With each passing generation, the developers re-inserted exact copies of the surviving NPCs, along with slightly modified (or mutated) versions, thus allowing for ongoing variation and selection. The simulation was run over and over again until the developers were satisfied that their game bot had evolved the desired characteristics and behavior. And in fact, Miikkulainen and his team have been refining their virtual player over the past five years.

Humanness
The final manifestation of their efforts was dubbed UT^2 — and it was this NPC that went head-to-head against human opponents and other game bots at the 2K Games tournament.

And the game of choice? Unreal Tournament 2004, of course. The game was selected on account of its complex gameplay and 3D environments — a challenge that would require humans and bots to move around in 3D space, engage in chaotic combat against multiple opponents, and reason about the best strategy at crucial moments. Moreover, the game is also capable of bringing about some telltale human behaviors, including irrationality, anger, and impulsivity.

As each player (human or otherwise) worked to eliminate their opponents, they were subsequently assessed for their "humanness." By the end of the tournament, there were two clear winners, UT^2 and MirrorBot (developed by Romanian computer scientist Mihai Polceanu). Both NPCs scored a humanness rating of 52%, which is all fine and well except for the fact that the human players scored only 40%.

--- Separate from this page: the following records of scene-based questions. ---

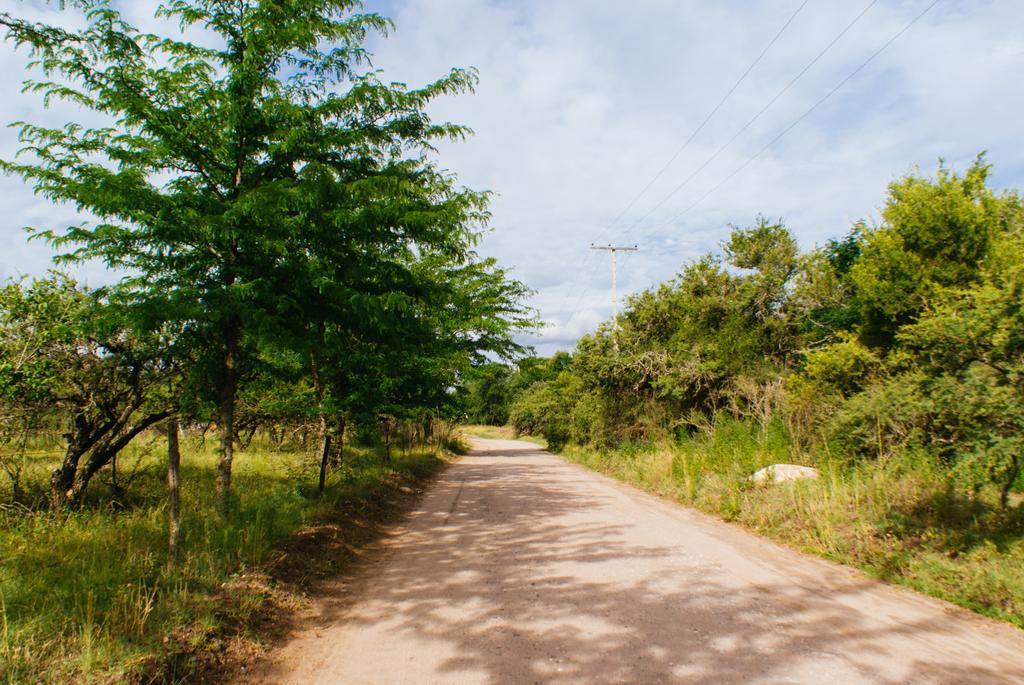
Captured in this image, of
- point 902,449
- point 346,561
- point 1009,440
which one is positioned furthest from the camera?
point 902,449

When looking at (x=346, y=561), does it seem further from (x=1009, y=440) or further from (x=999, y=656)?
(x=1009, y=440)

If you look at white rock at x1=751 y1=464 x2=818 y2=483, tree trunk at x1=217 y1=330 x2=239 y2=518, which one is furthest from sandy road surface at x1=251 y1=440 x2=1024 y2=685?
white rock at x1=751 y1=464 x2=818 y2=483

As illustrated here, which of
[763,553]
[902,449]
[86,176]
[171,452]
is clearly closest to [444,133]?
[86,176]

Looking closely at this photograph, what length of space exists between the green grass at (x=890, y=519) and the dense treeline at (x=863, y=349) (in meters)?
0.39

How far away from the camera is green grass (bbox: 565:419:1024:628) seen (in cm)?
584

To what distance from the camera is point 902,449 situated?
Result: 9.11 meters

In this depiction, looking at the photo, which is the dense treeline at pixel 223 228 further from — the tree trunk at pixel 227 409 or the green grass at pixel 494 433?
the green grass at pixel 494 433

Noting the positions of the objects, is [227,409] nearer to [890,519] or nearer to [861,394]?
[890,519]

In other words, the game bots appeared to be more human than human.

Limits of the Turing Test
Now, this is a serious problem. Human players should have been assessed with a humanness rating of 100%, not 40%. Clearly, the judges utterly failed to identify true human characteristics among the human players. So by consequence, UT^2 and MirrorBot essentially achieved a rating better than 100% — which is impossible. How can something be more than something you're trying to emulate?

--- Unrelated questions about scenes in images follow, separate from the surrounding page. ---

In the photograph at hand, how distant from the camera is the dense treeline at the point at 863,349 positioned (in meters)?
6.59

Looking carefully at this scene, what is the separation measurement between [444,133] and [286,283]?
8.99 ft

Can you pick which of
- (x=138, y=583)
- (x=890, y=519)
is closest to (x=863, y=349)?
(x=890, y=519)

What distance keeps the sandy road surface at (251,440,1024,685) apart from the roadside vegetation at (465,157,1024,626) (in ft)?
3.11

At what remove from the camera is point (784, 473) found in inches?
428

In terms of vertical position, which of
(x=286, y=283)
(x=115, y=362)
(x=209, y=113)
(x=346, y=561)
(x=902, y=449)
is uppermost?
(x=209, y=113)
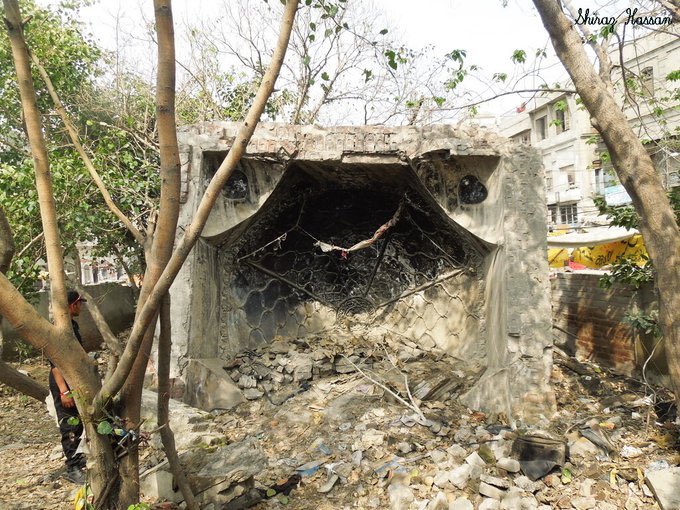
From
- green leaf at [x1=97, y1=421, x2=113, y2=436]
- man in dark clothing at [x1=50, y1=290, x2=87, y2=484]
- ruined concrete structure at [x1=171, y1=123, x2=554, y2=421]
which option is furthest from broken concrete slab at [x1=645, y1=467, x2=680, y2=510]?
man in dark clothing at [x1=50, y1=290, x2=87, y2=484]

And indeed, this experiment is a good showcase for the limits of the Turing Test. Admittedly, the 2K Games tournament wasn't meant to be a true Turing Test, merely one that measured the humanness of NPCs in a very specific gaming setting. That said, the results demonstrated that human behavior is much more complex and difficult to quantify than we tend to think. Human idiosyncrasies, plus the ability to adapt and counter-adapt to attempts to identify it, will likely forever put it beyond the reach of a simple Turing Test.
For example, given the implications of the 2K Games tournament, how are we supposed to assess something like a chatbot for its humanness now that we know something can apparently appear to be more human-like than humans? Moreover, given all the subjectivity involved in the evaluation, how accurate is any of this?

Perhaps its time to retire the Turing Test and come up with something a bit more....scientific.